What you have to do » Write the next part of the blog excerpt about early posts on civility, picking up right after its last sentence.

Selected excerpt »

I first started blogging about civility in 2017.  Ever since, it’s been a frequent topic.  Still, I find those early posts interesting, if only from the perspective of how my thoughts on civility evolved. 

In February 2017, I posted President’s Day & CivilityMy first post that includes “civility” in the headline, it includes no original thought.  Rather, I used the occasion to share then-ABA President Linda Klein’s message on the role that lawyers can play in promoting civil discourse. President Klein wrote:

  • “As leaders in society, lawyers must ensure that civility once again becomes a quality that defines us. We need to set the tone for constructive communication and rational decision-making. It starts with us and every individual committing to a more civil manner, insisting that civility be a part of meetings and interactions. Indeed, we need to hold ourselves and our leaders to a higher standard.”

Later that year, W.I.N. Your 3-Feet of Influence marked the first post in which I urged lawyers to practice civility.[1] The post doesn’t include a single reference or citation to the Rules of Professional Conduct.  Rather, echoing President Klein and using a prop from my coaching days, I wrote:

  • “What’s Important Now?  That in the next interaction I have with someone, I’m going to commit to a civil, honest, respectful communication – – regardless of how that person treats me.  I can’t control how that person acts, but I can control how I react.”

Finally, 2017’s civility posts concluded with Don’t Be a JerkThe post was the first in my series on the 50 Original Rules and the first in which I attempted to argue that, in fact, civility has long been one of our professional obligations.

Data extracted from a collection:
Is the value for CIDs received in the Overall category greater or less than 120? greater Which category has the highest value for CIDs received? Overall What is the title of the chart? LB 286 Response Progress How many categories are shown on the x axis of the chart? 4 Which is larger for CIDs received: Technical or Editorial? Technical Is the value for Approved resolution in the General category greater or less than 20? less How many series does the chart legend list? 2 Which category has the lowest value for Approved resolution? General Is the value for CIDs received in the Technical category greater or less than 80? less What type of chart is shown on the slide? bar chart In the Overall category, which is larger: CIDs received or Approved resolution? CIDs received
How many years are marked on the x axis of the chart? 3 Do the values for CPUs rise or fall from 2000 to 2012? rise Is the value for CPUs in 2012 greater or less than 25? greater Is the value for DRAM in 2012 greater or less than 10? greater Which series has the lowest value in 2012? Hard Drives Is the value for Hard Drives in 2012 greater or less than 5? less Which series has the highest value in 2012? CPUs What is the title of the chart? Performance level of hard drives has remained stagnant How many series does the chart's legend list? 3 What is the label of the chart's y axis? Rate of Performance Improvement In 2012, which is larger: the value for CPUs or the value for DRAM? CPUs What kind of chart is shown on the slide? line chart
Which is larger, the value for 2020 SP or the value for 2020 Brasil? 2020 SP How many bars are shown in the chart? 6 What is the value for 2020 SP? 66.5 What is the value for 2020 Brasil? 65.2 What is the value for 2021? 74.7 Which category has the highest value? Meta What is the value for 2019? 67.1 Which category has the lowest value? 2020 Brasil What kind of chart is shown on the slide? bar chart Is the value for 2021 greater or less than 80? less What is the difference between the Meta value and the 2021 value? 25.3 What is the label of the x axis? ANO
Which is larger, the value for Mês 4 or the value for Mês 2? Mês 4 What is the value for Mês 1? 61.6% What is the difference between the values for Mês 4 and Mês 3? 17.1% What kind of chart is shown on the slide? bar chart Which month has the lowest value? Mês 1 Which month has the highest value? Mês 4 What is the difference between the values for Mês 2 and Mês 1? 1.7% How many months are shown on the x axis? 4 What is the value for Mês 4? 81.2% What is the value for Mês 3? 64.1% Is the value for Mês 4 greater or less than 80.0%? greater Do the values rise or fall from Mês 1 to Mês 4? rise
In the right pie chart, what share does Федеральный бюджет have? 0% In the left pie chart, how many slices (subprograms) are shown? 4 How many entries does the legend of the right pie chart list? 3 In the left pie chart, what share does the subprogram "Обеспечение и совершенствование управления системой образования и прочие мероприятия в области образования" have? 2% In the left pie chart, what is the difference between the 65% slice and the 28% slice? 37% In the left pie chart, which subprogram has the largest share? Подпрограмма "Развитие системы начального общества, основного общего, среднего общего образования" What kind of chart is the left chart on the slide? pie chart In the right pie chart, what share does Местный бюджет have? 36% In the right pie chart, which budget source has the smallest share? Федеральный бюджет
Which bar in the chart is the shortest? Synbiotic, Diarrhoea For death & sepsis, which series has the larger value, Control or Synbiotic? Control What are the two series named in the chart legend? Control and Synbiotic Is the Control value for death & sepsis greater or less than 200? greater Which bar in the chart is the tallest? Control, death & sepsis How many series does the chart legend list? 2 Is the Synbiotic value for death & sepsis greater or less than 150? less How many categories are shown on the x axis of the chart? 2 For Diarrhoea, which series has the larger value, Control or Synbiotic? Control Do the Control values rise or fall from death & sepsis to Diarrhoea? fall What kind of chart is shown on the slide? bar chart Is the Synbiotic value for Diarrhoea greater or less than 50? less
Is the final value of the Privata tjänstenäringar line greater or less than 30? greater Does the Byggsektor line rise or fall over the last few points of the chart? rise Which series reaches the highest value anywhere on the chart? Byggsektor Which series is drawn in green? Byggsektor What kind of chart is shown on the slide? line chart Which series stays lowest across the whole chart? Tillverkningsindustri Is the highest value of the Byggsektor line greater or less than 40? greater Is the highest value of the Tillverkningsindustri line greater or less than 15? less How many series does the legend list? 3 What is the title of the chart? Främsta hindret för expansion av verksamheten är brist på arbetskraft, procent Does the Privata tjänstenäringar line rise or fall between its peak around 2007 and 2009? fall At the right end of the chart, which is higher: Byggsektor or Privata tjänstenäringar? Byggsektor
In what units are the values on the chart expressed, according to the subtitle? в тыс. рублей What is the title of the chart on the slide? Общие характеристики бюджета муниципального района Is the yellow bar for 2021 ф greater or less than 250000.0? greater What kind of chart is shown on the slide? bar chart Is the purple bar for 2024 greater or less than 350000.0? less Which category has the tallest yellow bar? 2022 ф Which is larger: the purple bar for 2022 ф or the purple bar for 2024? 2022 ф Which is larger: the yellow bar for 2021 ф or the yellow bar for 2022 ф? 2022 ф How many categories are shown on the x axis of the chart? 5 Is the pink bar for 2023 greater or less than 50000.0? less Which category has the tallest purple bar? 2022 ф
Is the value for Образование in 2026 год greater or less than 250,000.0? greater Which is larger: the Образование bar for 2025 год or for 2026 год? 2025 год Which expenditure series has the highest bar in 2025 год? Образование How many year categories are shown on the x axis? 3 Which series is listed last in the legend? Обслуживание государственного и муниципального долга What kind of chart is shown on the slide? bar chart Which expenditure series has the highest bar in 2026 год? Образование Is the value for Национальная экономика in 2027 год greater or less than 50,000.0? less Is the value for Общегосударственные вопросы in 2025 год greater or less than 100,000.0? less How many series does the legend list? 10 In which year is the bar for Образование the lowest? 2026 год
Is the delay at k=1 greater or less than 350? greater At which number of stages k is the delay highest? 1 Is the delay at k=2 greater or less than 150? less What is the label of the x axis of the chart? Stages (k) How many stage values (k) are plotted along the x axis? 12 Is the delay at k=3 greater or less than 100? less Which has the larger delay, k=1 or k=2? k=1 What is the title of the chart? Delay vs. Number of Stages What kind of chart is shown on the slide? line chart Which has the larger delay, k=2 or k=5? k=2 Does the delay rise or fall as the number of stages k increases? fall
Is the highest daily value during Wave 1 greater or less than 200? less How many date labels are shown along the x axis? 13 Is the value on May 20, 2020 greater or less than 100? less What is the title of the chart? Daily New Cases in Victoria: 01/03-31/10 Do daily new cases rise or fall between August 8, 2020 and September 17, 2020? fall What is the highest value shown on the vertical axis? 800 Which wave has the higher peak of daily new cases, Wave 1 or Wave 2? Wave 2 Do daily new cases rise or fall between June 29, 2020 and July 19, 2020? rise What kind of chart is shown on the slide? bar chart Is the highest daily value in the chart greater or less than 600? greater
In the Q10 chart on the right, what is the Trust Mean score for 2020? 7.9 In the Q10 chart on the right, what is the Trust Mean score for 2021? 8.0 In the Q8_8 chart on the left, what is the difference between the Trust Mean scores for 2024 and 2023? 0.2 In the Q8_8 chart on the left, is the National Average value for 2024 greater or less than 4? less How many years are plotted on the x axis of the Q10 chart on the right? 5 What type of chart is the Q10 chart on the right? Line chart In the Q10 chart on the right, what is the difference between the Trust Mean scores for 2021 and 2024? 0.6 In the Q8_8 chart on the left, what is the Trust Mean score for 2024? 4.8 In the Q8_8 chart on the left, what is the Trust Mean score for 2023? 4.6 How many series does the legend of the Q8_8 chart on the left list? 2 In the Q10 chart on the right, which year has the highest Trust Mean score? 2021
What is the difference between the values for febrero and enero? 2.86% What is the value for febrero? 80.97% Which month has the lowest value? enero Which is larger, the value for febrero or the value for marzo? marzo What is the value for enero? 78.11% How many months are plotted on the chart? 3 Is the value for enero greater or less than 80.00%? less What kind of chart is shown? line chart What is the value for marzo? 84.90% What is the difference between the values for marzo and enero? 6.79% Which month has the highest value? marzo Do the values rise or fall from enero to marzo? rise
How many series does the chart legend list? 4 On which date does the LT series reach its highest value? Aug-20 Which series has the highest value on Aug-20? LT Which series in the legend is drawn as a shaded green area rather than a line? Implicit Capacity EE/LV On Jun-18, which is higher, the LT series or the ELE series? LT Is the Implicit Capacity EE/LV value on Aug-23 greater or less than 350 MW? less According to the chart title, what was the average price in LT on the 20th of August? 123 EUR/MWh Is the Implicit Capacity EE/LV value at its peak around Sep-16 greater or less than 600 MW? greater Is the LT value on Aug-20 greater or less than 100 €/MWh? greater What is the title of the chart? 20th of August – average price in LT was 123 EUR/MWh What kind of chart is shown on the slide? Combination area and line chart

Result below »
As the years have gone by, I’ve continued to address civility & professionalism both in this space and at seminars.  I’m not the only one. As I wrote here, at the 2021 swearing-in ceremony, Justice Eaton’s remarks to Vermont’s newest lawyers focused on civility and included this statement:

  • “I would ask you to remember that incivility is not advocacy, nor is it effective lawyering.”

Similarly, at the same ceremony in 2022, Chief Justice Reiber celebrated new lawyers’ taking of the oath with a speech “about ethics and civility as both are wrapped in professional judgment and character.” Early in his address, the Chief noted:

  • “Let there be no doubt the notion of zealous advocacy is alive and well in the courts.  But does it excuse us as practicing lawyers from exercising common sense and moral judgment, obligations to non-clients?”

As you might guess, the remainder of the Chief’s remarks answered the question in the negative.  In the process, and referring to the late Joan Wing, the Chief stated:

  • “It is well known that lawyers serve the public by serving clients and administering justice.  But good lawyers also serve the public by modeling civility and respect for human dignity, including to those who have fallen.  Civility as in not mere politeness but a trait of character evidenced in speech and conduct, grace.”

And yet despite years of promoting civility, the feedback from practicing lawyers is that incivility remains a problem.  I noticed an increase in incivility that coincided with the onset of the pandemic. I’m not so naïve to believe that a waning public health crisis will counteract the rise, and I’ve received reports that stress and anxiety associated with both the backlog and the reopening have contributed to a further increase in incivility.

What to do? I don’t know.  But maybe there’s a place to start.

Andrew Manitsky is the current President of the Vermont Bar Association.  Andrew has made civility and professionalism a major focus of his tenure.  He addresses the topic in his forthcoming “President’s Column” in the Vermont Bar Journal.  Also, on March 31, Andrew, Judge Teachout, and I will present a seminar on civility/professionalism at the Mid-Year Meeting in Manchester.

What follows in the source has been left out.